— start PASSAGE PROVIDED —

Daily Riches: The Rhythmic Dance (Wayne Mueller and Geri Scazzero)

“When we live without listening to the timing of things, when we live and work in twenty-four-hour shifts without rest–we are on war time, mobilized for battle. Yes, we are strong and capable people, we can work without stopping, faster and faster, electric lights making artificial day so the whole machine can labor without ceasing. But remember: No living thing lives like this. There are greater rhythms, seasons and hormonal cycles and sunsets and moonrises and great movements of seas and stars. We are part of the creation story, subject to all its laws and rhythms…. To surrender to the rhythms of seasons and flowerings and dormancies is to savor the secret of life itself. Many scientists believe we are ‘hard-wired’ like this, to live in rhythmic awareness, to be in and then step out, to be engrossed and then detached, to work and then to rest. It follows then that the commandment to remember the Sabbath is not a burdensome requirement from some law-giving deity—’You ought, you’d better, you must’—but rather a remembrance of a law that is firmly embedded in the fabric of nature. It is a reminder of how things really are, the rhythmic dance to which we unavoidably belong.” Wayne Mueller

“Honoring our different rhythms involves respecting and negotiating our needs and preferences at work, with friends, at church, in our marriage, our extended families, and even our parenting. To begin listening to your inner rhythms, consider the following questions: Do you know when it is time to be with people and when it is time to be alone? Do you know when it is time to rest or time to play? What are your most optimal work hours? How much sleep to you need? When is it time to eat? Is it time for you to wait on something or is it time to move on? How does the pace of our life feel? What can you do to establish an enjoyable routine and healthy balance in this season of your life? And finally, what are the one or two changes you can make in order to get more in step with your God-given inner rhythms?” Geri Scazzero

“There is a time for everything,
and a season for every activity under the heavens”

— end PASSAGE PROVIDED —

**THE TASKS**.
**a.** Decide whether each statement below agrees with the passage above on living by rhythms of work and rest. For each one, answer yes or no and quote the exact words from the passage that settle it.
(i) Mueller says that no living thing works without stopping, around the clock.
(ii) Mueller describes the commandment to remember the Sabbath as a burdensome requirement from a law-giving deity.
(iii) Scazzero suggests asking which one or two changes would bring you more in step with your inner rhythms.
**b.** Continue the passage above on living by rhythms of work and rest, picking up right after its final line.

— start RECORDED INFORMATION —

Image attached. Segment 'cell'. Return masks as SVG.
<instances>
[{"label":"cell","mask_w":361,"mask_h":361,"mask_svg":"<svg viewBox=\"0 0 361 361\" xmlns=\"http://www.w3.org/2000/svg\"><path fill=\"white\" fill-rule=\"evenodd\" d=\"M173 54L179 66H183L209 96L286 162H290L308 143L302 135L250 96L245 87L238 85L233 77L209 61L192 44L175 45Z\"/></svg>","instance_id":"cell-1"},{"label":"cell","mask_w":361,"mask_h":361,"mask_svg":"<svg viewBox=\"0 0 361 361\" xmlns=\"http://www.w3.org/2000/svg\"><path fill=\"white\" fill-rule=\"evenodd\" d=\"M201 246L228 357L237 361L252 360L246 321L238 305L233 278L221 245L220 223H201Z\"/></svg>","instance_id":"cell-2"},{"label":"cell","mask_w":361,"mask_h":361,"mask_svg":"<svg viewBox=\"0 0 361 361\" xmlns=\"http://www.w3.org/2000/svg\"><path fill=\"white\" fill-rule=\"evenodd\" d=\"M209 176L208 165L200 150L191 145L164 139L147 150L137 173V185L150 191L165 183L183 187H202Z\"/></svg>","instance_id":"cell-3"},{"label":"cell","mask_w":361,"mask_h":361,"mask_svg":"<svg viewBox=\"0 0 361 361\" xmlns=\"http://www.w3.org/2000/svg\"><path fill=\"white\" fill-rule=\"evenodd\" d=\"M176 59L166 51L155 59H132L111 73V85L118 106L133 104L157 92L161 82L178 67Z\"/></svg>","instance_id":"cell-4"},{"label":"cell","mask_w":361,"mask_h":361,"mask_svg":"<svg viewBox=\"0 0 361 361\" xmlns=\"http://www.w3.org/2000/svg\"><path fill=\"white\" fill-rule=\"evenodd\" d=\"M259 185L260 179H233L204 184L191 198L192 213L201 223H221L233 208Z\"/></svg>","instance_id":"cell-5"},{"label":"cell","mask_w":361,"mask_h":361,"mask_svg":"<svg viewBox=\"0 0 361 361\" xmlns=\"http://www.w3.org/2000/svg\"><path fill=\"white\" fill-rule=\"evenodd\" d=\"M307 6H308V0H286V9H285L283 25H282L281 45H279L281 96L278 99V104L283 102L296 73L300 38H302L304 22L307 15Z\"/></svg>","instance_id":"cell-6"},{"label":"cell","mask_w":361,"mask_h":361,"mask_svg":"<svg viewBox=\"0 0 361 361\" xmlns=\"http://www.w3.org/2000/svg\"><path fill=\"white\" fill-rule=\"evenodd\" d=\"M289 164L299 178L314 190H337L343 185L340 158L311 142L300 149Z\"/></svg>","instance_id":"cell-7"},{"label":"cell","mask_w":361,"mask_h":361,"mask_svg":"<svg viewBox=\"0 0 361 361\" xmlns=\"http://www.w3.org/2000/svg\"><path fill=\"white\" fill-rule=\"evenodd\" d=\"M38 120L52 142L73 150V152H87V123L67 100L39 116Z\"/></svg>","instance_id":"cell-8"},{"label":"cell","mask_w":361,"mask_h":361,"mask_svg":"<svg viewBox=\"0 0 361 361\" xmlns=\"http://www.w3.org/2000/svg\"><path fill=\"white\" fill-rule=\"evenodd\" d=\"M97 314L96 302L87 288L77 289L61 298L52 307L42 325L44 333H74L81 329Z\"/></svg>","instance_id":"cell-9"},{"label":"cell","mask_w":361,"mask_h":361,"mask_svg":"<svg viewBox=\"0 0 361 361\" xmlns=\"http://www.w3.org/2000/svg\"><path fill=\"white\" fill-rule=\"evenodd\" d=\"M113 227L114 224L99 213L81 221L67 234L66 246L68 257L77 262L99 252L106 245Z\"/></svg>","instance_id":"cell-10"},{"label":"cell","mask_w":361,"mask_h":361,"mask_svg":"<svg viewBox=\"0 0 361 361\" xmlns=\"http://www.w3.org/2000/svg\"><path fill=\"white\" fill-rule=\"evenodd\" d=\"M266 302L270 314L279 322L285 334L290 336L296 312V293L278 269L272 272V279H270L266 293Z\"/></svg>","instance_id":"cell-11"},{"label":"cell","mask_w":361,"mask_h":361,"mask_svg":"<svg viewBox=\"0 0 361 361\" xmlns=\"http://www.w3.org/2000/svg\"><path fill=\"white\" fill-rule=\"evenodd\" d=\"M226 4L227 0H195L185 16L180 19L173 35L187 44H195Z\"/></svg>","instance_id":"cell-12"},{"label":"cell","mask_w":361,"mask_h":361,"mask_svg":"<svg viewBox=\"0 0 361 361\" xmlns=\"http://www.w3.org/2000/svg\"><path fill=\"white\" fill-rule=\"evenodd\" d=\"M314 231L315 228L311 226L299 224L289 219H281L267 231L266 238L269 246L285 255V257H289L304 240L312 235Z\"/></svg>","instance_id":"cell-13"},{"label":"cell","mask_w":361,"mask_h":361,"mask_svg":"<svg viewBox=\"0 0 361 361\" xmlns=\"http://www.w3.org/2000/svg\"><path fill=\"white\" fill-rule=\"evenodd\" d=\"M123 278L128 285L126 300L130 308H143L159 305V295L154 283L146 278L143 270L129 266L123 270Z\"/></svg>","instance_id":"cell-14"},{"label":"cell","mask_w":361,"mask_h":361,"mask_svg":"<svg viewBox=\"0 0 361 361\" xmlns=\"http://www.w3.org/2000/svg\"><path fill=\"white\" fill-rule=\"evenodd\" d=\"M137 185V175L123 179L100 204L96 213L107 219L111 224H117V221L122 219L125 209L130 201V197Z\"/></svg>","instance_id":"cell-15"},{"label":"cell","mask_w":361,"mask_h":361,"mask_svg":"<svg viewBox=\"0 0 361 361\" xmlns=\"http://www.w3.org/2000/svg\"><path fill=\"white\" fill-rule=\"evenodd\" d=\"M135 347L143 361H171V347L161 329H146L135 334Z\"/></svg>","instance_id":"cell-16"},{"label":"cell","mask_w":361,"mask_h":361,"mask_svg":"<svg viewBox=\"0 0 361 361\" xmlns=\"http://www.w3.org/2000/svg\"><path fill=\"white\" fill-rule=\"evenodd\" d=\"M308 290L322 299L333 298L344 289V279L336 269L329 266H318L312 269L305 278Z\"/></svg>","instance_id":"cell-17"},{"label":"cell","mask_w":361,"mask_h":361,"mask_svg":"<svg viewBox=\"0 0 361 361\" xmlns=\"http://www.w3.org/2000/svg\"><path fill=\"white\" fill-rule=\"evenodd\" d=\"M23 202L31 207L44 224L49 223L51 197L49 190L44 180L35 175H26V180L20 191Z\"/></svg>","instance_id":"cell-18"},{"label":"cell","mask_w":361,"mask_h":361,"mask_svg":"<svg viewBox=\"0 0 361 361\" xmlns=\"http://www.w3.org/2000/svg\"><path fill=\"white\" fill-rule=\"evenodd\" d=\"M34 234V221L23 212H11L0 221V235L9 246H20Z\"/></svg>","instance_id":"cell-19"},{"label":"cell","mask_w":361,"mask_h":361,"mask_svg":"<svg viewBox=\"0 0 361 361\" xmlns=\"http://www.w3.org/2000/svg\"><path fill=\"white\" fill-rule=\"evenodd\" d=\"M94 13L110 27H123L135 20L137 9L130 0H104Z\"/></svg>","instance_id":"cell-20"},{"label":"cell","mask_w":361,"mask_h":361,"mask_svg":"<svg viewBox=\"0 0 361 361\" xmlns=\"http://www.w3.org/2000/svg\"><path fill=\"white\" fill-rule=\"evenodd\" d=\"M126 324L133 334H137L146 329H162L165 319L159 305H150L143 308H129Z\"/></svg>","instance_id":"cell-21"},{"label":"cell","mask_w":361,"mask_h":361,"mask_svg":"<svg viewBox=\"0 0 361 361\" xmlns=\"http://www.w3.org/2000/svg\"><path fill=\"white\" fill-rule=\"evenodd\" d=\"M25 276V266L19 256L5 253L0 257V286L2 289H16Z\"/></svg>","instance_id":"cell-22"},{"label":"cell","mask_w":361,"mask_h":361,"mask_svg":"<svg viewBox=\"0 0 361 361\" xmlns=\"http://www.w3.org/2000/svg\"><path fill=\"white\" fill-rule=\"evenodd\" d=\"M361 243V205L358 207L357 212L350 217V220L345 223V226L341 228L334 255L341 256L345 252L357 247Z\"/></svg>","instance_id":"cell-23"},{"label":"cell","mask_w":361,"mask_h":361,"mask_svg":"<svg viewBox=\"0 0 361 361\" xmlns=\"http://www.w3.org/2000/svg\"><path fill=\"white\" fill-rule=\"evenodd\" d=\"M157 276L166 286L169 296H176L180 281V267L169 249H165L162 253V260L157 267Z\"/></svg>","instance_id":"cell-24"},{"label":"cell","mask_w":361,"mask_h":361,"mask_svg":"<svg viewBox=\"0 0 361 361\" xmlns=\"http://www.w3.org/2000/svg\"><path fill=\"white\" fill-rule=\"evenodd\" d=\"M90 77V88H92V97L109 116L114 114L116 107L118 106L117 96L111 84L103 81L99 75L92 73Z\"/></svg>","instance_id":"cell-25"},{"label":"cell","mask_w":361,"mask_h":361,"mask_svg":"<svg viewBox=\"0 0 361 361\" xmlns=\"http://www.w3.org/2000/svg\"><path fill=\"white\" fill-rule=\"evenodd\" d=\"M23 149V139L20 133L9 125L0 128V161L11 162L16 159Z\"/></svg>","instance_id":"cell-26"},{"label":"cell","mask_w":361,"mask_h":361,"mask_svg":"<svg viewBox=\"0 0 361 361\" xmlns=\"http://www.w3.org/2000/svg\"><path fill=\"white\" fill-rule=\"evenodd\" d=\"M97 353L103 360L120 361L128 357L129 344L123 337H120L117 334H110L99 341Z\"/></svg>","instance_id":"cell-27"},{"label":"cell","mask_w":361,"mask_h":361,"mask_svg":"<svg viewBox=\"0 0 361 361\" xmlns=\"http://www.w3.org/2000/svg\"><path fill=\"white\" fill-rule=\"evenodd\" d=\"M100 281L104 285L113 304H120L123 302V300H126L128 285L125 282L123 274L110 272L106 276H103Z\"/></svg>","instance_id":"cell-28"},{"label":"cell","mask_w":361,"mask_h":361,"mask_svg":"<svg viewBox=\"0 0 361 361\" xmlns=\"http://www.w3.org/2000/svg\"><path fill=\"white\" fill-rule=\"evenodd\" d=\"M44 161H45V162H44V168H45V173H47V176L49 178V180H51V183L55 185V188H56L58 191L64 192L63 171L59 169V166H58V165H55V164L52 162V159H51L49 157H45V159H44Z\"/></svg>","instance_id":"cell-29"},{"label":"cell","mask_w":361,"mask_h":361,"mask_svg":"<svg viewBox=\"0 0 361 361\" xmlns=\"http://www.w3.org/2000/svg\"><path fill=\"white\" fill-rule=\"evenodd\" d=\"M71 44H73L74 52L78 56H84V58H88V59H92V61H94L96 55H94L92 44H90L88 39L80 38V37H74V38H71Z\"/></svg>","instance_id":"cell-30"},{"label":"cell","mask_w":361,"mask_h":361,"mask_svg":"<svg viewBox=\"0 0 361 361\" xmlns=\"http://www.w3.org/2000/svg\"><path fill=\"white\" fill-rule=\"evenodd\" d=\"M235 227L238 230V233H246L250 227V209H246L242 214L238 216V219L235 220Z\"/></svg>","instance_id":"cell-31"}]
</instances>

— end RECORDED INFORMATION —

**EXPECTED OUTPUTS**.
**a.**
(i) Yes: "No living thing lives like this."
(ii) No: "the commandment to remember the Sabbath is not a burdensome requirement from some law-giving deity"
(iii) Yes: "what are the one or two changes you can make in order to get more in step with your God-given inner rhythms?"

**b.**
Ecclesiastes 3:1

Moving From the Head to the Heart

  • Do you have “rhythmic awareness?” Are you listening to your inner rhythms?
  • Can you see this as a spiritual issue? …one measure of mature faith?
  • Have you “surrendered” to the rhythms built into our world, or are you bucking them?

Abba, help me to listen to what your world, and my body, are telling me.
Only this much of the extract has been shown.